*EXERCISE:*
Reproduce the passage on stimulus aid to state and local governments word for word, in its entirety.

According to the New York Times, the proposed $800 billion economic recovery plan is taking shape in Congress and is “on track for passage by mid-February.” Yesterday, The Wonk Room noted that education has surfaced as a “favorite channel” for stimulus dollars.
Today, another specific channel emerged: aid to state and local governments. The Wall Street Journal reported that under the proposed stimulus plan, “state and local governments would benefit from more than $160 billion in federal aid.” This aid would come in the form of about $80 billion for a new “education stabilization fund” and an additional $87 billion that would be directed toward bolstering Medicaid.
Providing states with funds to shore up their crippled budgets is one of the most important avenues down which stimulus aid could go. At least 44 states are facing budget shortfalls, which are already forcing them to make wide cuts in health care and education. For instance:
- South Carolina has cut treatment for low-income women under 40 with breast or cervical cancer and stopped providing nutritional supplements for people with kidney failure.
- The Los Angeles school board voted yesterday to lay off 2,300 teachers if no remedy to the budget crisis is found.
- In Nevada, cancer patients without health coverage no longer have a place to get chemotherapy after the state’s largest public hospital stopped providing services.
School boards in Memphis and Dallas have also announced mid-term teacher layoffs, while Utah is “looking at cutting public health programs and eliminating coverage for about 20,000 low-income people who rely on the state-funded Utah Primary Care Network.”

*SOURCE INFORMATION:*

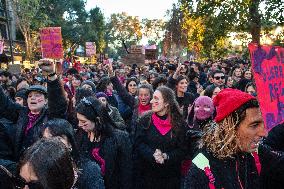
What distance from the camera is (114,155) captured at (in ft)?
14.1

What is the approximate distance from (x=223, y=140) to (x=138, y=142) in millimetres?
2515

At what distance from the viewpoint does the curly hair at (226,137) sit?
2518 mm

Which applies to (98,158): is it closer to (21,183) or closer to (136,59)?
(21,183)

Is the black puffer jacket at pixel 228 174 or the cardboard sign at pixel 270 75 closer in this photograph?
the black puffer jacket at pixel 228 174

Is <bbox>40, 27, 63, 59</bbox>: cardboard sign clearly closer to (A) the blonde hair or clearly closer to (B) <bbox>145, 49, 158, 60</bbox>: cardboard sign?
(A) the blonde hair

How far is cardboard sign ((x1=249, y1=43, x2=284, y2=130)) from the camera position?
325 cm

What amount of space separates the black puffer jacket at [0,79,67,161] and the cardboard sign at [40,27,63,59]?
24.0 feet

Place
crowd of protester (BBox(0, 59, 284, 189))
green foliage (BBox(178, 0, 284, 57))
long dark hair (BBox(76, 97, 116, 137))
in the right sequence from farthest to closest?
green foliage (BBox(178, 0, 284, 57)) → long dark hair (BBox(76, 97, 116, 137)) → crowd of protester (BBox(0, 59, 284, 189))

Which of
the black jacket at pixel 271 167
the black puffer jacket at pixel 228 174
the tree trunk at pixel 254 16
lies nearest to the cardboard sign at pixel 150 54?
the tree trunk at pixel 254 16

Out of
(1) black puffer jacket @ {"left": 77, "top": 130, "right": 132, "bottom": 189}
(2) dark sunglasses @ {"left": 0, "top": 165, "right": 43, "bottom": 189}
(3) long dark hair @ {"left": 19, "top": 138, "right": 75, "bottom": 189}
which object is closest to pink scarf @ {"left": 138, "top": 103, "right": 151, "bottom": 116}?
(1) black puffer jacket @ {"left": 77, "top": 130, "right": 132, "bottom": 189}

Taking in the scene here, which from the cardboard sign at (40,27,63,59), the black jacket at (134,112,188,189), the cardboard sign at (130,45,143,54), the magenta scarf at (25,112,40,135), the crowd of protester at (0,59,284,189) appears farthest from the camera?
the cardboard sign at (130,45,143,54)

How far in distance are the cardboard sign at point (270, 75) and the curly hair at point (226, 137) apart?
58 centimetres

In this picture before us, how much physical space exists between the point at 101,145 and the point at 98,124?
0.22 metres

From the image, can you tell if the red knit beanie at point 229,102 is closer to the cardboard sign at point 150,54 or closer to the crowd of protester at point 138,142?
the crowd of protester at point 138,142
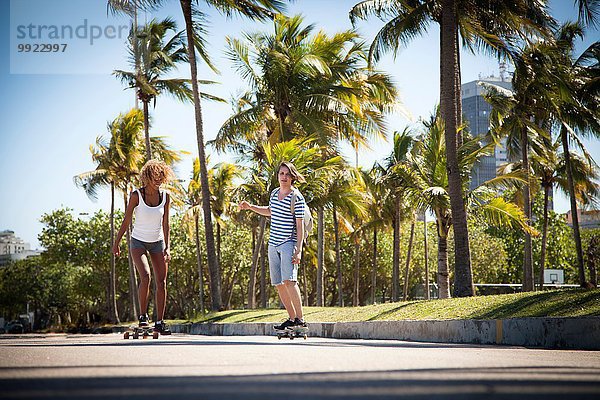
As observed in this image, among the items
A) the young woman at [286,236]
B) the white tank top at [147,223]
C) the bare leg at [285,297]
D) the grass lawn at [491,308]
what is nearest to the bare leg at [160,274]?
the white tank top at [147,223]

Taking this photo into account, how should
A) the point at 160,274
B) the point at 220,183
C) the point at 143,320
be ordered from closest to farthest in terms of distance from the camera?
the point at 160,274 → the point at 143,320 → the point at 220,183

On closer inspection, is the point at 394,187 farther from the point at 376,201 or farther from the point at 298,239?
the point at 298,239

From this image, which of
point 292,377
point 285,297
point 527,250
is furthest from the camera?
point 527,250

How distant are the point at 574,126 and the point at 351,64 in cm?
945

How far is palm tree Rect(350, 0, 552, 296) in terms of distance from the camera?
17.5 m

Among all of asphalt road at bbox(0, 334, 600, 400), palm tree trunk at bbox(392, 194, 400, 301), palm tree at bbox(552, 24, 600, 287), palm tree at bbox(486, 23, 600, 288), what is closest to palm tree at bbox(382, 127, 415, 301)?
palm tree trunk at bbox(392, 194, 400, 301)

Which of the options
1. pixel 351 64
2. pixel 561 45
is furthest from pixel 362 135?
pixel 561 45

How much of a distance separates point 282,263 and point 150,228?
5.77 feet

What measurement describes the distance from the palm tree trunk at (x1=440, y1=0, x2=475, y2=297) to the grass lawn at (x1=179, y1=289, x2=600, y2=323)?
6.34 feet

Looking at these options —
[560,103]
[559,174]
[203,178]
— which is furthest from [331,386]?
[559,174]

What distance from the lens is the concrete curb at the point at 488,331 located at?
9.72 metres

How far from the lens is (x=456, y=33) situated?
19000mm

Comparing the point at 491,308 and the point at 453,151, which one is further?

*SOLUTION TO THIS TASK:*
According to the New York Times, the proposed $800 billion economic recovery plan is taking shape in Congress and is “on track for passage by mid-February.” Yesterday, The Wonk Room noted that education has surfaced as a “favorite channel” for stimulus dollars.
Today, another specific channel emerged: aid to state and local governments. The Wall Street Journal reported that under the proposed stimulus plan, “state and local governments would benefit from more than $160 billion in federal aid.” This aid would come in the form of about $80 billion for a new “education stabilization fund” and an additional $87 billion that would be directed toward bolstering Medicaid.
Providing states with funds to shore up their crippled budgets is one of the most important avenues down which stimulus aid could go. At least 44 states are facing budget shortfalls, which are already forcing them to make wide cuts in health care and education. For instance:
- South Carolina has cut treatment for low-income women under 40 with breast or cervical cancer and stopped providing nutritional supplements for people with kidney failure.
- The Los Angeles school board voted yesterday to lay off 2,300 teachers if no remedy to the budget crisis is found.
- In Nevada, cancer patients without health coverage no longer have a place to get chemotherapy after the state’s largest public hospital stopped providing services.
School boards in Memphis and Dallas have also announced mid-term teacher layoffs, while Utah is “looking at cutting public health programs and eliminating coverage for about 20,000 low-income people who rely on the state-funded Utah Primary Care Network.”